In 2011, she became a professor of English Linguistics at the Heidelberg University Department of English, where she was the Vice-rector for Student Affairs and Teaching from 2013 to 2018 and founding Director of the Heidelberg Graduate School for Humanities and Social Sciences (HGGS) from 2015 to 2019. She was also a LERU representative for the Faculty of Modern Languages and a Marsilius Fellow at the Marsilius-Kolleg of Heidelberg University.

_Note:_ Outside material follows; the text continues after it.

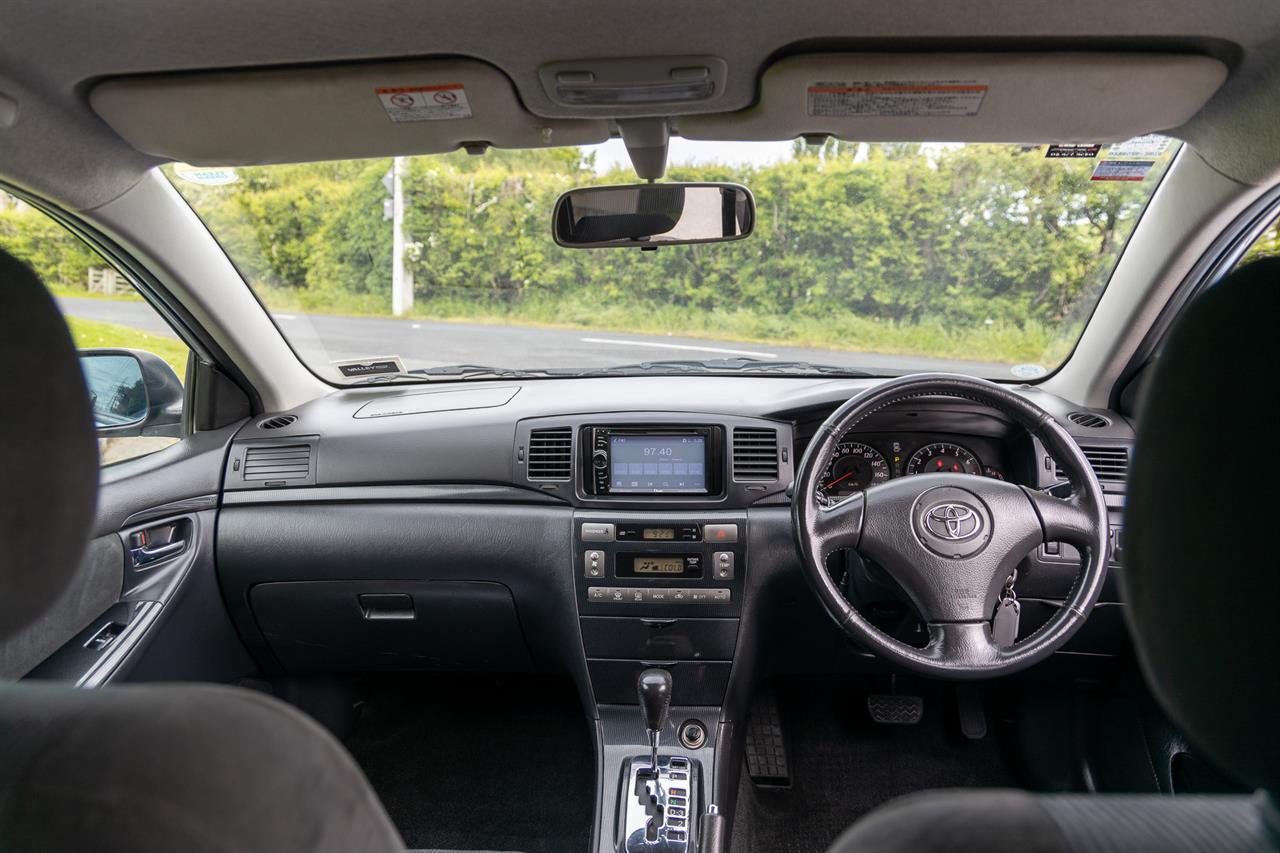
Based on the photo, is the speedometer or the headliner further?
the speedometer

Since 2017, Busse has been a member for the DFG Research Training Group “Authority and Trust in American Culture, Society, History and Politics” (GRK 2244) at the Heidelberg Centre for American Studies. She was the spokesperson of the Research Training Group “Sprachkritik als Gesellschaftskritik im europäischen Vergleich / Critique of Language as Critique of Society – A European Perspective”. Busse is also the founding director of the Heidelberg School of Education and was the project manager of the heiEDUCATION, PLACE, and GO Digital endeavours.

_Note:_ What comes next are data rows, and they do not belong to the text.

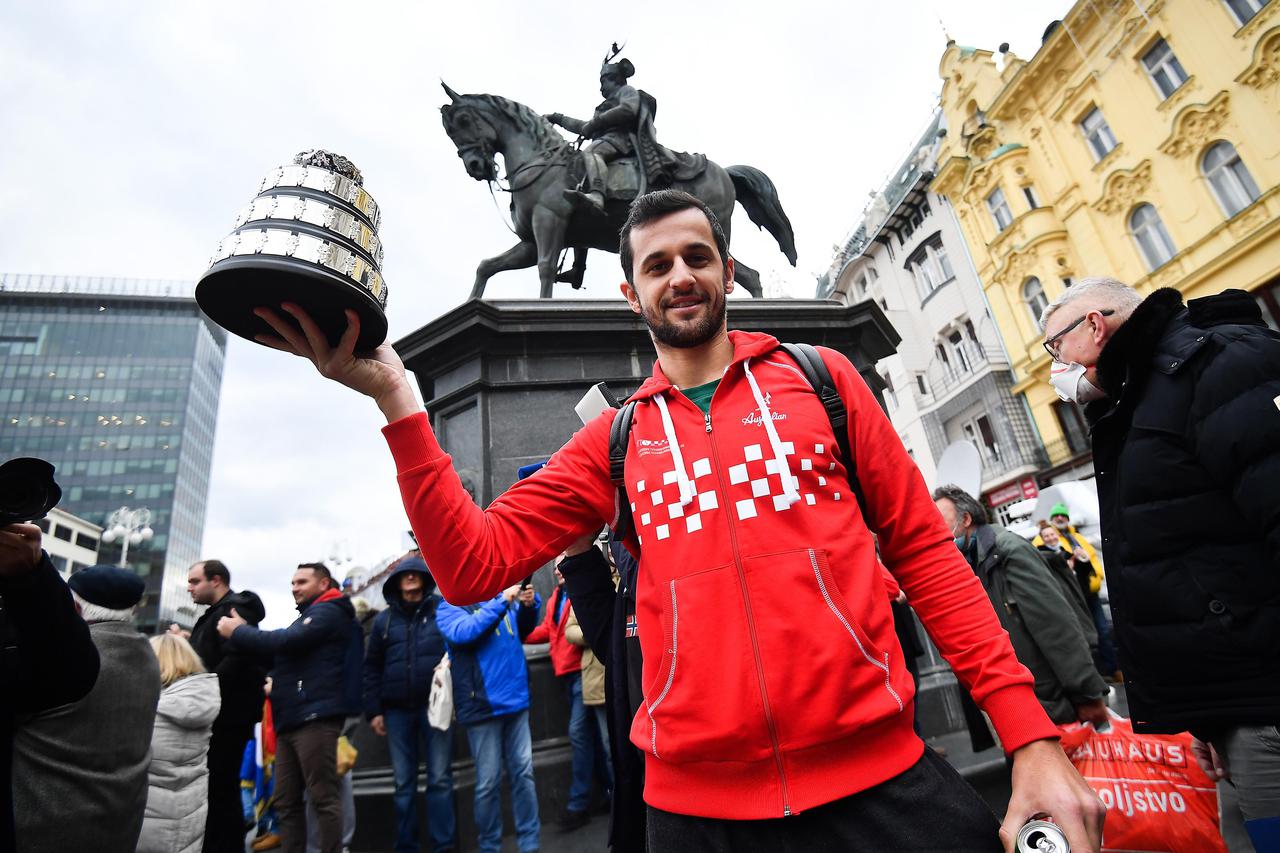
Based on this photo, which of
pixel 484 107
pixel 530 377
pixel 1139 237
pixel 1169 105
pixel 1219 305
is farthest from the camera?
pixel 1139 237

In October 2019, Beatrix Busse was appointed Vice-Rector for Student Affairs and Teaching at the University of Cologne.

== Research projects ==
Busse has a broad range of research interests that include stylistics, corpus linguistics, history of English and historical pragmatics, sociolinguistics, language in urban space with a focus on Brooklyn, New York, and transfer linguistics. Her DFG funded project heidelGram is a corpus-based network analysis of English grammar books between 1550 and 1900. She is currently leading a project on discursive urban place-making in Brooklyn, New York.

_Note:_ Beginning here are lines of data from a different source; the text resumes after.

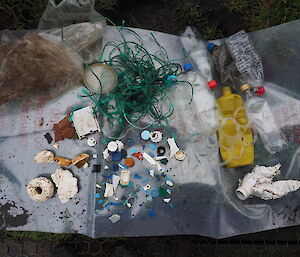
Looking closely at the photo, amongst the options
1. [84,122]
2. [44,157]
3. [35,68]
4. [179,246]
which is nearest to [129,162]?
[84,122]

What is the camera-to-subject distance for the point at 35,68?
1962 millimetres

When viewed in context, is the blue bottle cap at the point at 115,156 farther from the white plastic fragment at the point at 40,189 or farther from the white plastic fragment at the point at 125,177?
the white plastic fragment at the point at 40,189

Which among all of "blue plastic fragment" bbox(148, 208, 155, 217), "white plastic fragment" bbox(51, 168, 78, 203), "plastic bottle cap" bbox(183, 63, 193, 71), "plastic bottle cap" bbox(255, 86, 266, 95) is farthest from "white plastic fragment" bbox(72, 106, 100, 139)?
"plastic bottle cap" bbox(255, 86, 266, 95)

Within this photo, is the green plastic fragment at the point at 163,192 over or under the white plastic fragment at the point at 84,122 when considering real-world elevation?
under

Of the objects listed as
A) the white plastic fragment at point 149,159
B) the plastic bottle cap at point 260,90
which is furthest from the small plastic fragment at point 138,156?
the plastic bottle cap at point 260,90

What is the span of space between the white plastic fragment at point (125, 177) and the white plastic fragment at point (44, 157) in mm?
502

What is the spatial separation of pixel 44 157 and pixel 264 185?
1.52 meters

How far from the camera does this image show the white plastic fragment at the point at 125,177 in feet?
6.49

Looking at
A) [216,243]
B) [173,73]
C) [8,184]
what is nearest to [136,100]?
[173,73]

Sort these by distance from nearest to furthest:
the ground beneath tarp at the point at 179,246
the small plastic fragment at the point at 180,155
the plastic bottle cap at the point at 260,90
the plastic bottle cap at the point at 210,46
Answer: the small plastic fragment at the point at 180,155 → the plastic bottle cap at the point at 260,90 → the plastic bottle cap at the point at 210,46 → the ground beneath tarp at the point at 179,246

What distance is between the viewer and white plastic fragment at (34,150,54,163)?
1.99m

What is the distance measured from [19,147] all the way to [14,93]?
38cm

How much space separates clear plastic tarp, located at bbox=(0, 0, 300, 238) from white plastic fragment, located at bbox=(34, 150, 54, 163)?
4cm

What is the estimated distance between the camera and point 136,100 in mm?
2086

Busse is part of the steering committee and the person responsible on behalf of the University of Cologne for EUniWell –the European University for Well-Being, which unites seven European universities from across diverse European regions. The universities of Birmingham, Cologne, Florence, Leiden, Linnaeus, Nantes, and Semmelweis (Budapest) unite students and staff members to drive transformation to support individual, social and environmental well-being in a global setting

== Memberships ==
Busse is the reviews editor of the International Journal of Corpus Linguistics as well as the series editor for the Diskursmuster – Discourse Patterns volume published by Mouton De Gruyter. She is on the editorial board for Advances in Stylistics (Continuum) and Language, Style and Literature (Palgrave) and the advisory board for the Historical Thesaurus of the Oxford English Dictionary. She is an editor for the heiEDUCATION Journal – Transdisziplinäre Studien zur Lehrerbildung.

Busse was on the board of directors of the Leibniz Science Campus Empirical Linguistics and Computational Language Modelling at Heidelberg University and the Leibniz Institute for the German Language, Mannheim from 2015 to 2019, and on the evaluation board for the Swiss National Science Foundation: National Research Focuses and Centres of Excellency in 2018. She is an honorary research fellow at the University of Glasgow, and deputy director of the Heidelberg Centre for Cultural Heritage. She is a board member of the Deutsches Kolonialkorpus as well as the coordinator of the Urban Space Research Network (USRN) at the University of Bremen.

Busse is a member of the Poetics and Linguistics Association (PALA) where she was a board member from 2007 to 2013, the International Computer Archive of Modern and Medieval English (ICAME), the International Society for the Linguistics of English (ISLE), the Deutscher Anglistenverband, and the International Association of Literary Semantics (IALS).